Anti-fog solutions to keep eyeglasses on workers’ faces, not in their hands
Many workers will instinctively take off their safety glasses to see what is in front of them.
Lens fogging has always been a challenge for the industrial workforce, negatively impacting construction, machine shops, metallurgy, law enforcement, food processing and other workers. However, wearing a mask during the pandemic has multiplied this problem considerably, as hot, humid air is forced through the lens of safety glasses. This undesirable situation ultimately leads to worker frustration, increased risk of vulnerability and injury, and compliance issues.
When the glasses fog up, workers are caught in Catch 22. If workers cannot see, what will they do? Many workers will instinctively take off their safety glasses to see what is in front of them. This leaves their eyes unprotected and at risk for injury from airborne particles, fallen objects, chemical splashes and more.

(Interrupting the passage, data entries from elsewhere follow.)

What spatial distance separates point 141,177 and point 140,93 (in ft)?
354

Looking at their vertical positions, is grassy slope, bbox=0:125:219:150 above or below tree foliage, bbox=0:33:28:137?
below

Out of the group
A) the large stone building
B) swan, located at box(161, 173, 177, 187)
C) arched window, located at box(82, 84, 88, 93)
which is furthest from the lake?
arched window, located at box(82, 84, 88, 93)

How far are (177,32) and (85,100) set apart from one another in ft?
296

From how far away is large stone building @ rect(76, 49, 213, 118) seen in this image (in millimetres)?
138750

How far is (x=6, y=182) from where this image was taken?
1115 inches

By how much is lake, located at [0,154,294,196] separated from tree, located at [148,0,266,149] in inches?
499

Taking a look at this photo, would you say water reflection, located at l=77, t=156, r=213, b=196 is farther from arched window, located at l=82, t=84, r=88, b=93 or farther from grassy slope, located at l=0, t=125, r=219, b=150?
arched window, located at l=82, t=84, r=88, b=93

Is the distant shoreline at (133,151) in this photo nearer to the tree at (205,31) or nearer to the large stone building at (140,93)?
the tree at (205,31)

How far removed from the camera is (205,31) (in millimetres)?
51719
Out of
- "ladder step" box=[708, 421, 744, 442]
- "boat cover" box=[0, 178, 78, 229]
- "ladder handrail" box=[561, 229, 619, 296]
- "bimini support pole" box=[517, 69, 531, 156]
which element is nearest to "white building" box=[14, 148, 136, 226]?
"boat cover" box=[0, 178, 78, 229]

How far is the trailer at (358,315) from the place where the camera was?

Fortunately, safety professionals can minimize fogging and prevent incidents and resulting injuries by specifying eyewear with anti-fog coatings.

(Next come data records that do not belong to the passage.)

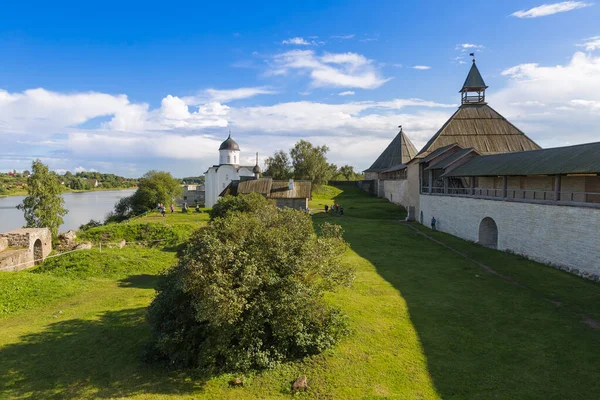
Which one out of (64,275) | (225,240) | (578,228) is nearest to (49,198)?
(64,275)

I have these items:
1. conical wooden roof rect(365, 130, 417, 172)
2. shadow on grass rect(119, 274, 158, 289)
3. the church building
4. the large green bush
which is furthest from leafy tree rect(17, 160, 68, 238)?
conical wooden roof rect(365, 130, 417, 172)

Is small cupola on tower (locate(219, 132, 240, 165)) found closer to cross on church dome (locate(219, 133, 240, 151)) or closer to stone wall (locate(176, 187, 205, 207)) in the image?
cross on church dome (locate(219, 133, 240, 151))

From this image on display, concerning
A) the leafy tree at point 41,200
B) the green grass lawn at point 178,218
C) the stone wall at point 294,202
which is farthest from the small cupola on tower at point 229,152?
the leafy tree at point 41,200

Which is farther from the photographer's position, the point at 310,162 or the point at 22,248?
the point at 310,162

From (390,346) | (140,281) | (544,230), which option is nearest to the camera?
(390,346)

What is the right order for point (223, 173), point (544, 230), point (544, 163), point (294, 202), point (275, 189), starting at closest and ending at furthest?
point (544, 230), point (544, 163), point (294, 202), point (275, 189), point (223, 173)

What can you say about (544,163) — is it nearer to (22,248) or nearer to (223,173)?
(22,248)

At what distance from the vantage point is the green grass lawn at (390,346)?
22.5 feet

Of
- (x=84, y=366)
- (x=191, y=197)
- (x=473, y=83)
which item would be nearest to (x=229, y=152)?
(x=191, y=197)

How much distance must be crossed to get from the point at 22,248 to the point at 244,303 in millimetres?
17054

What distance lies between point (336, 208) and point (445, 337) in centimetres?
2801

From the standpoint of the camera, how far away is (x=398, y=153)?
53812mm

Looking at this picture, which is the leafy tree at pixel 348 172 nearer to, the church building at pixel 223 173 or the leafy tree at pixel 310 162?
the leafy tree at pixel 310 162

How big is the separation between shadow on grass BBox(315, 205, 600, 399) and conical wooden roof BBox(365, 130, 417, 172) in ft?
129
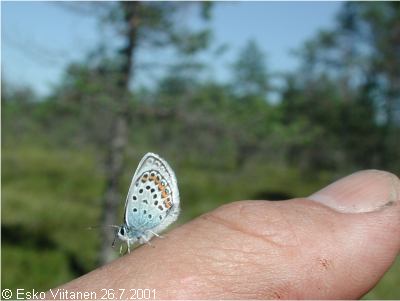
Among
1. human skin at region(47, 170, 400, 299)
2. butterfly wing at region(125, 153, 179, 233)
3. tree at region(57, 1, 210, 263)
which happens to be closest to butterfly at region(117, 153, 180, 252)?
butterfly wing at region(125, 153, 179, 233)

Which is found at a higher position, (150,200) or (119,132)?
(150,200)

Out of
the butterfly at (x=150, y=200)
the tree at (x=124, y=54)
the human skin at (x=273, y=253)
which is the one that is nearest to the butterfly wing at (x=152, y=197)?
the butterfly at (x=150, y=200)

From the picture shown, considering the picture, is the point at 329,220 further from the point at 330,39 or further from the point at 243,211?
the point at 330,39

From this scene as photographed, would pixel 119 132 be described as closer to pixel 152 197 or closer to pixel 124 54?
pixel 124 54

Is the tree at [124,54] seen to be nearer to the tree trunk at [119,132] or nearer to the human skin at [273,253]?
the tree trunk at [119,132]

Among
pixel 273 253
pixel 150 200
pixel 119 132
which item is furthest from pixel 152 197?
pixel 119 132

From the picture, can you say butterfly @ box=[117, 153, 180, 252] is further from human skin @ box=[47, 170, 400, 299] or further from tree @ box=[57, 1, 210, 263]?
tree @ box=[57, 1, 210, 263]
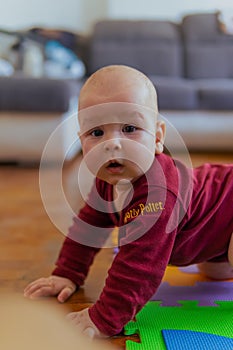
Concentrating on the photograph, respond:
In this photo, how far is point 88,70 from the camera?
3.19 meters

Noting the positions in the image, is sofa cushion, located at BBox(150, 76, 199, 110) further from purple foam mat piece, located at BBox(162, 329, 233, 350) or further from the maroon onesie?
purple foam mat piece, located at BBox(162, 329, 233, 350)

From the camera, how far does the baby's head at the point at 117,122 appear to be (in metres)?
0.74

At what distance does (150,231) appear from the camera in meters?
0.73

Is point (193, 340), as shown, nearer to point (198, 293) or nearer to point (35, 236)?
point (198, 293)

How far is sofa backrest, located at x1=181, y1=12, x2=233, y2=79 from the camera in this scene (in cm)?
306

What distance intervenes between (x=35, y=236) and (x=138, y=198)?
1.77ft

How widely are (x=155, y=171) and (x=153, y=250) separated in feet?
0.42

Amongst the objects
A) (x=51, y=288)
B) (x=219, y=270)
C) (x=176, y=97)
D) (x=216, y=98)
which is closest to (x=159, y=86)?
(x=176, y=97)

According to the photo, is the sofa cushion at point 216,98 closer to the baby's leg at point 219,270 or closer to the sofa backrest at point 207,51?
the sofa backrest at point 207,51

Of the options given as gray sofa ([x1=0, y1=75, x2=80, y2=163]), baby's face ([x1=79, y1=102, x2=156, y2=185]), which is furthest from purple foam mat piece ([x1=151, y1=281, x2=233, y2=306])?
gray sofa ([x1=0, y1=75, x2=80, y2=163])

Five guilty fogging currents
Why do the glasses fog up? Safety glasses and prescription lenses fog up due to condensation, which is the process by which water vapor becomes liquid. It is the opposite of evaporation, where the liquid becomes a vapor. When hot air hits a cold surface, condensation can form. If the lenses on your safety glasses are cooler than the air around you, your lenses will fog up unless they have been treated with anti-fog coatings to help reduce fogging.
Fogged lenses can be the result of several factors, but the top five culprits are:
* Heat and humidity of the environment
* Worker’s effort
* Face masks that do not fit properly
* Transitions between hot and cool environments
* Daily lens cleaning
1. The heat and humidity of our environment often causes fogging on the outer surface of the lens.
Hot and humid environments are one of the main causes of lens fogging. Moisture in the air causes tiny water droplets to build up on the outer surface of the lens, much like a glass of beer or cold water “sweats” in the sun. Hot and humid summers, humid boiler rooms, and food processing plants are all examples of environments that can cause lenses to fog.